● WHAT YOU NEED TO DO: Omit all images, then return the remaining material exactly as it stands.

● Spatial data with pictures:
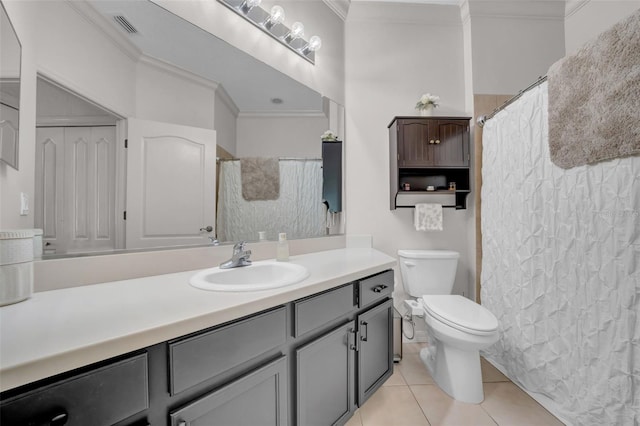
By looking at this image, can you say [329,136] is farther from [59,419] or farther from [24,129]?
[59,419]

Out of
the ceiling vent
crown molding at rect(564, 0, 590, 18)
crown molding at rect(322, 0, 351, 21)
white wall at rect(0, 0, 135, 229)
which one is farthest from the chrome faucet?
crown molding at rect(564, 0, 590, 18)

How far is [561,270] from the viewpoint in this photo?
1416 mm

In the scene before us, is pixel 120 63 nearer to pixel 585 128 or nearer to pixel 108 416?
pixel 108 416

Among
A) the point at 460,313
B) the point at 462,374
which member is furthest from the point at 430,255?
the point at 462,374

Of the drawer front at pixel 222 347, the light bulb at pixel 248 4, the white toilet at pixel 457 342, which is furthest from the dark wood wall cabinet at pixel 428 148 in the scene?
the drawer front at pixel 222 347

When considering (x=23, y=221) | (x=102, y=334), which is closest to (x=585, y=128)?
(x=102, y=334)

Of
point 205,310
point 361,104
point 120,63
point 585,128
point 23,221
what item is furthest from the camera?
point 361,104

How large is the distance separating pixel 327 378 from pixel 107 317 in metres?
0.88

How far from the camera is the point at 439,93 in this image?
7.61 ft

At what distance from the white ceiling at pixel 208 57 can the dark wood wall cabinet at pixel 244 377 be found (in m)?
1.17

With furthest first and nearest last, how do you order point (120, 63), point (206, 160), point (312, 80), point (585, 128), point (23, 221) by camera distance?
point (312, 80), point (206, 160), point (585, 128), point (120, 63), point (23, 221)

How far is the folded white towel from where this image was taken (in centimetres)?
217

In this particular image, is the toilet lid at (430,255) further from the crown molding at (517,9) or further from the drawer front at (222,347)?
the crown molding at (517,9)

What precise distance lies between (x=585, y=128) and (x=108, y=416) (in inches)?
77.7
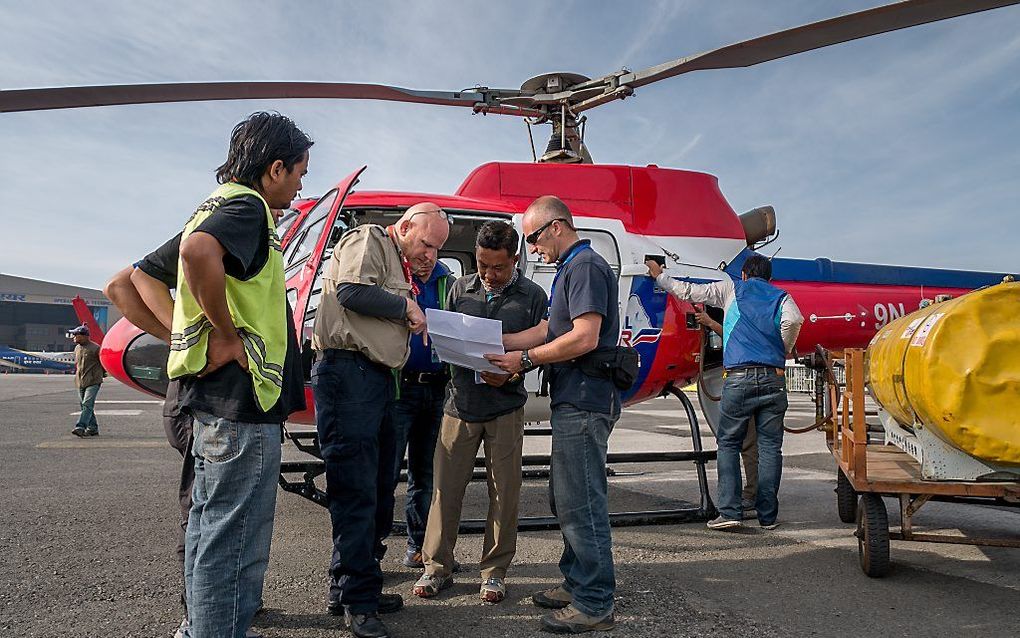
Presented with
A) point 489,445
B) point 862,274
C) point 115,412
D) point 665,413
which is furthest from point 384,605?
point 665,413

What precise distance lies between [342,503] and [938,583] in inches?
127

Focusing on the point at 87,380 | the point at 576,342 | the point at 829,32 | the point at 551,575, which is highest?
the point at 829,32

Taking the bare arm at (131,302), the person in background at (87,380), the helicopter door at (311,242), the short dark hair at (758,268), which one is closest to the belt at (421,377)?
the helicopter door at (311,242)

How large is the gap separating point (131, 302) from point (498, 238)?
66.2 inches

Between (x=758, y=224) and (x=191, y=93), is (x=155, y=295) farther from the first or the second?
(x=758, y=224)

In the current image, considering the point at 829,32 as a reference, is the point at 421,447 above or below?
below

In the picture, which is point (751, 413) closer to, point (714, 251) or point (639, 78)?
point (714, 251)

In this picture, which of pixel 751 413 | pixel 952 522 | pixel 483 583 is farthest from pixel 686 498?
pixel 483 583

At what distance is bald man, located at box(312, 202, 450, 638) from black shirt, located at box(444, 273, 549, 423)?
1.51 feet

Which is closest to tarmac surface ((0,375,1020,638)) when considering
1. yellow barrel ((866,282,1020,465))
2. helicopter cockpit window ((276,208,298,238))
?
yellow barrel ((866,282,1020,465))

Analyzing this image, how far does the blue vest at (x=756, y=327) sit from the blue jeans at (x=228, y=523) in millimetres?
3836

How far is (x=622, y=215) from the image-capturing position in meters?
5.54

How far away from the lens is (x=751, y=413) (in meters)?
5.10

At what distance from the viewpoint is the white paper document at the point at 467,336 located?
3326 millimetres
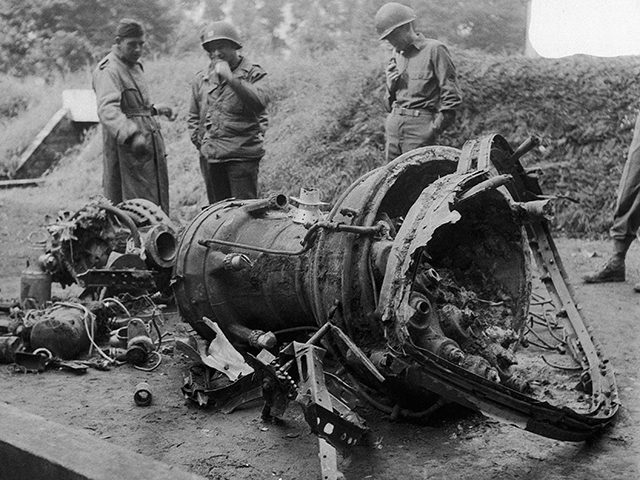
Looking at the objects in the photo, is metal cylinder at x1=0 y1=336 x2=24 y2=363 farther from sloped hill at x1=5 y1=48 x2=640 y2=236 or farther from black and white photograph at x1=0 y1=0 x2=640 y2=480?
sloped hill at x1=5 y1=48 x2=640 y2=236

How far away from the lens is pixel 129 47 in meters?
6.75

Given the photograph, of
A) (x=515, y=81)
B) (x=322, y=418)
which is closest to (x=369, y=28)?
(x=515, y=81)

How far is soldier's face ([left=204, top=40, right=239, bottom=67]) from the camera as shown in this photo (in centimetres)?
665

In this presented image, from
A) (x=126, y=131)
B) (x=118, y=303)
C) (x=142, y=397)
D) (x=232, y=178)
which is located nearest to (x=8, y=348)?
(x=118, y=303)

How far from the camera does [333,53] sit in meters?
10.4

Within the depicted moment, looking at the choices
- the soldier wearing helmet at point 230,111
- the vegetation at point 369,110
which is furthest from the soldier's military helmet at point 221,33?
the vegetation at point 369,110

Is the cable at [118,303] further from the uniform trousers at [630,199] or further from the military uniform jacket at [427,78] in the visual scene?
the uniform trousers at [630,199]

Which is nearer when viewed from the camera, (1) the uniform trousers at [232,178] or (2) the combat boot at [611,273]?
(2) the combat boot at [611,273]

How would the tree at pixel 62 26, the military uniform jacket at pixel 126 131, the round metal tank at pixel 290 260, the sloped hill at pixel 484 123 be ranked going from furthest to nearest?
the sloped hill at pixel 484 123
the tree at pixel 62 26
the military uniform jacket at pixel 126 131
the round metal tank at pixel 290 260

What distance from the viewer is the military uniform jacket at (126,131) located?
6.62 meters

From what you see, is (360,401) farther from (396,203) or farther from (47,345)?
(47,345)

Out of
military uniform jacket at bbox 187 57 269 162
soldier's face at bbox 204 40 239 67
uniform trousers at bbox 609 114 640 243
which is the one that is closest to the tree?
soldier's face at bbox 204 40 239 67

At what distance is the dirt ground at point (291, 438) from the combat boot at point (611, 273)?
5.47 ft

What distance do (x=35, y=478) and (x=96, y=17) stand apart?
6.34 meters
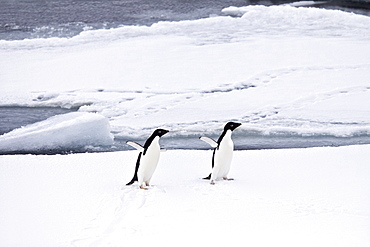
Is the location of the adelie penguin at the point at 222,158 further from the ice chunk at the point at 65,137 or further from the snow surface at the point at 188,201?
the ice chunk at the point at 65,137

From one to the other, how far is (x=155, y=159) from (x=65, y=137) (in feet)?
5.00

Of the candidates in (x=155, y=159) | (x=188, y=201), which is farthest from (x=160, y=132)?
(x=188, y=201)

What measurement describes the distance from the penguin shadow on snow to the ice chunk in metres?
1.29

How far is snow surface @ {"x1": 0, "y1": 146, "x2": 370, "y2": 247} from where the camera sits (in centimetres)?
250

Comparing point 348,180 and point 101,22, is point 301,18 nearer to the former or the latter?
point 101,22

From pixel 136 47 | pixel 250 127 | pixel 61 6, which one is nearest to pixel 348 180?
pixel 250 127

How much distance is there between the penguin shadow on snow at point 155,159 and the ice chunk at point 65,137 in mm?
1290

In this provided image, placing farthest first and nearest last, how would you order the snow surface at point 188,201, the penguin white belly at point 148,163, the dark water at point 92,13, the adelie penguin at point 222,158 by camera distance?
the dark water at point 92,13, the adelie penguin at point 222,158, the penguin white belly at point 148,163, the snow surface at point 188,201

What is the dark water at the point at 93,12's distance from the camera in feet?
27.3

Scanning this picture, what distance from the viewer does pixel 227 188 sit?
10.3ft

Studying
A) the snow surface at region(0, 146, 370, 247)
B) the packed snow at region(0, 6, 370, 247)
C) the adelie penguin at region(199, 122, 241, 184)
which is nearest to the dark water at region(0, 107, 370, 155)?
the packed snow at region(0, 6, 370, 247)

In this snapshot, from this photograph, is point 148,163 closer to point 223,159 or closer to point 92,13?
point 223,159

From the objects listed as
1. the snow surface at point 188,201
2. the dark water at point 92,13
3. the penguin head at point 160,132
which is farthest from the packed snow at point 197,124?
the dark water at point 92,13

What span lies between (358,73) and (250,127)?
195 centimetres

● SOLUTION TO THIS TASK:
By looking at this image, can you say [329,136] is farther from [59,419] or farther from [24,129]?
[59,419]

Out of
the ceiling vent
crown molding at rect(564, 0, 590, 18)
crown molding at rect(322, 0, 351, 21)
white wall at rect(0, 0, 135, 229)
which one is farthest from the chrome faucet?
crown molding at rect(564, 0, 590, 18)

How far is [561,270] from the viewpoint in this photo?
1416 mm

In the scene before us, is pixel 120 63 nearer to pixel 585 128 or nearer to pixel 108 416?
pixel 108 416

Among
A) the point at 460,313
B) the point at 462,374
which member is furthest from the point at 430,255?
the point at 462,374

Of the drawer front at pixel 222 347, the light bulb at pixel 248 4, the white toilet at pixel 457 342, which is furthest from the dark wood wall cabinet at pixel 428 148 in the scene?
the drawer front at pixel 222 347

When considering (x=23, y=221) | (x=102, y=334), which is closest to (x=585, y=128)?
(x=102, y=334)

Of
point 205,310
point 361,104
point 120,63
point 585,128
point 23,221
what item is furthest from the camera?
point 361,104

How large is the distance separating pixel 327 378 from pixel 107 317 in metres?
0.88

How far from the camera is the point at 439,93 in this image?
7.61 ft

At what distance from the white ceiling at pixel 208 57 can the dark wood wall cabinet at pixel 244 377 be found (in m)?
1.17

With furthest first and nearest last, how do you order point (120, 63), point (206, 160), point (312, 80), point (585, 128), point (23, 221) by camera distance?
point (312, 80), point (206, 160), point (585, 128), point (120, 63), point (23, 221)

How far is the folded white towel from where this image was taken (in centimetres)?
217

In this particular image, is the toilet lid at (430,255) further from the crown molding at (517,9) or further from the drawer front at (222,347)?
the crown molding at (517,9)

What precise distance lies between (x=585, y=128) and (x=108, y=416) (in inches)?
77.7
Presented with
A) point 489,445
B) point 862,274
C) point 115,412
D) point 665,413
which is furthest from point 384,605?
point 665,413

What precise distance lies between [342,503] and [938,583] in inches?
127

Focusing on the point at 87,380 | the point at 576,342 | the point at 829,32 | the point at 551,575, which is highest?
the point at 829,32

Taking the bare arm at (131,302), the person in background at (87,380), the helicopter door at (311,242), the short dark hair at (758,268), which one is closest to the belt at (421,377)?
the helicopter door at (311,242)

How large is the gap separating point (131, 302) from point (498, 238)?
66.2 inches

Between (x=758, y=224) and (x=191, y=93), is (x=155, y=295) farther from the first or the second?
(x=758, y=224)

In the current image, considering the point at 829,32 as a reference, is the point at 421,447 above or below?
below

In the picture, which is point (751, 413) closer to, point (714, 251) or point (639, 78)?
point (714, 251)

In this picture, which of pixel 751 413 | pixel 952 522 | pixel 483 583 is farthest from pixel 686 498?
pixel 483 583

At what distance is bald man, located at box(312, 202, 450, 638) from black shirt, located at box(444, 273, 549, 423)?
1.51 feet

Which is closest to tarmac surface ((0,375,1020,638)) when considering
1. yellow barrel ((866,282,1020,465))
2. helicopter cockpit window ((276,208,298,238))
?
yellow barrel ((866,282,1020,465))

Analyzing this image, how far does the blue vest at (x=756, y=327) sit from the blue jeans at (x=228, y=523) in millimetres?
3836

How far is (x=622, y=215) from the image-capturing position in meters?
5.54

How far away from the lens is (x=751, y=413) (in meters)?
5.10

At what distance from the viewpoint is the white paper document at the point at 467,336 located?
3326 millimetres
Looking at the objects in the photo, is metal cylinder at x1=0 y1=336 x2=24 y2=363 farther from sloped hill at x1=5 y1=48 x2=640 y2=236 or farther from black and white photograph at x1=0 y1=0 x2=640 y2=480?
sloped hill at x1=5 y1=48 x2=640 y2=236

How far away from the lens is pixel 129 47 in meters?
6.75

Given the photograph, of
A) (x=515, y=81)
B) (x=322, y=418)
which is closest to (x=369, y=28)?
(x=515, y=81)

How far is soldier's face ([left=204, top=40, right=239, bottom=67]) from the camera as shown in this photo (in centimetres)?
665

In this presented image, from
A) (x=126, y=131)
B) (x=118, y=303)
C) (x=142, y=397)
D) (x=232, y=178)
which is located nearest to (x=8, y=348)?
(x=118, y=303)

How far from the camera does [333,53] sit in meters?
10.4

Within the depicted moment, looking at the choices
- the soldier wearing helmet at point 230,111
- the vegetation at point 369,110
which is furthest from the soldier's military helmet at point 221,33?
the vegetation at point 369,110

Is the cable at [118,303] further from the uniform trousers at [630,199] or further from the military uniform jacket at [427,78] in the visual scene?
the uniform trousers at [630,199]

Which is nearer when viewed from the camera, (1) the uniform trousers at [232,178] or (2) the combat boot at [611,273]?
(2) the combat boot at [611,273]

How would the tree at pixel 62 26, the military uniform jacket at pixel 126 131, the round metal tank at pixel 290 260, the sloped hill at pixel 484 123 be ranked going from furthest to nearest?
the sloped hill at pixel 484 123
the tree at pixel 62 26
the military uniform jacket at pixel 126 131
the round metal tank at pixel 290 260

What distance from the viewer is the military uniform jacket at (126,131) located?
6.62 meters

From what you see, is (360,401) farther from (396,203) or farther from (47,345)?
(47,345)

Out of
military uniform jacket at bbox 187 57 269 162
soldier's face at bbox 204 40 239 67
uniform trousers at bbox 609 114 640 243
which is the one that is closest to the tree?
soldier's face at bbox 204 40 239 67

At what distance is the dirt ground at point (291, 438) from the combat boot at point (611, 273)?
5.47 ft

What distance do (x=35, y=478) and (x=96, y=17) stand apart?
6.34 meters
Is the location of the adelie penguin at the point at 222,158 further from the ice chunk at the point at 65,137 or further from the snow surface at the point at 188,201?
the ice chunk at the point at 65,137

From one to the other, how far is (x=155, y=159) from (x=65, y=137) (in feet)?
5.00

Of the candidates in (x=155, y=159) | (x=188, y=201), which is farthest from (x=160, y=132)?
(x=188, y=201)

What measurement describes the distance from the penguin shadow on snow to the ice chunk in metres?
1.29

How far is snow surface @ {"x1": 0, "y1": 146, "x2": 370, "y2": 247} from where the camera sits (in centimetres)?
250

Comparing point 348,180 and point 101,22, is point 301,18 nearer to the former or the latter?
point 101,22

From pixel 136 47 | pixel 250 127 | pixel 61 6, which one is nearest to pixel 348 180?
pixel 250 127

How much distance is there between the penguin shadow on snow at point 155,159 and the ice chunk at point 65,137 in mm?
1290

In this provided image, placing farthest first and nearest last, how would you order the snow surface at point 188,201, the penguin white belly at point 148,163, the dark water at point 92,13, the adelie penguin at point 222,158 by camera distance?
the dark water at point 92,13, the adelie penguin at point 222,158, the penguin white belly at point 148,163, the snow surface at point 188,201

What is the dark water at the point at 93,12's distance from the camera in feet?
27.3

Scanning this picture, what distance from the viewer does pixel 227 188 sit?
10.3ft

Studying
A) the snow surface at region(0, 146, 370, 247)
B) the packed snow at region(0, 6, 370, 247)
C) the adelie penguin at region(199, 122, 241, 184)
which is nearest to the dark water at region(0, 107, 370, 155)?
the packed snow at region(0, 6, 370, 247)

In this snapshot, from this photograph, is point 148,163 closer to point 223,159 or closer to point 92,13?
point 223,159

From the objects listed as
1. the snow surface at point 188,201
2. the dark water at point 92,13
3. the penguin head at point 160,132
which is farthest from the packed snow at point 197,124?
the dark water at point 92,13

What span lies between (358,73) and (250,127)?
195 centimetres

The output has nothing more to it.